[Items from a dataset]

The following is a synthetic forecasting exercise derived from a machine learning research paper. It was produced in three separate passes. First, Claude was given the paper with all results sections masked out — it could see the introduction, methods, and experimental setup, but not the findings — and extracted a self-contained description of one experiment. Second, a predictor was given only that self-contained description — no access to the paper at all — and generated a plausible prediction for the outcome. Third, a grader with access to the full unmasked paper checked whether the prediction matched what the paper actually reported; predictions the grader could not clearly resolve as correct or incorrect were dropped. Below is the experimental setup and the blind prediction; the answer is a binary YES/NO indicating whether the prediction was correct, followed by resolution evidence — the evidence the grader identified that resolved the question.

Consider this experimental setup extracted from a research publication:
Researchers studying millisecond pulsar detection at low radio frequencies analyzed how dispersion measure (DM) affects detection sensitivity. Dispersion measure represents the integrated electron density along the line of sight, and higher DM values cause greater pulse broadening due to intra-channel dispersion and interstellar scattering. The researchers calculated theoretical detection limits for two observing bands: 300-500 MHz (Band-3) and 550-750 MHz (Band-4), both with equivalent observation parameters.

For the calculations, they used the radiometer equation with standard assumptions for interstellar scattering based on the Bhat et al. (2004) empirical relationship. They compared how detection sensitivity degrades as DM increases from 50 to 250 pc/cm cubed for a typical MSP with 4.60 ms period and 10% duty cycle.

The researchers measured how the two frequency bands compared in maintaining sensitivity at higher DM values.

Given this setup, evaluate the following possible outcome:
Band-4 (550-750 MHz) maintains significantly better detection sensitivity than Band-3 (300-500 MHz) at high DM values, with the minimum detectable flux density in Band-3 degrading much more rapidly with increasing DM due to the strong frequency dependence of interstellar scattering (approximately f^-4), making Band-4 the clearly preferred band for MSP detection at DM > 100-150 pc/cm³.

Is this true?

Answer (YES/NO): YES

* _The task_
Please return every line from the one that contains "For the calculations, they" through the end of the entries, exactly, leaving out all others.

* _Result below_
For the calculations, they used the radiometer equation with standard assumptions for interstellar scattering based on the Bhat et al. (2004) empirical relationship. They compared how detection sensitivity degrades as DM increases from 50 to 250 pc/cm cubed for a typical MSP with 4.60 ms period and 10% duty cycle.

The researchers measured how the two frequency bands compared in maintaining sensitivity at higher DM values.

Given this setup, evaluate the following possible outcome:
Band-4 (550-750 MHz) maintains significantly better detection sensitivity than Band-3 (300-500 MHz) at high DM values, with the minimum detectable flux density in Band-3 degrading much more rapidly with increasing DM due to the strong frequency dependence of interstellar scattering (approximately f^-4), making Band-4 the clearly preferred band for MSP detection at DM > 100-150 pc/cm³.

Is this true?

Answer (YES/NO): YES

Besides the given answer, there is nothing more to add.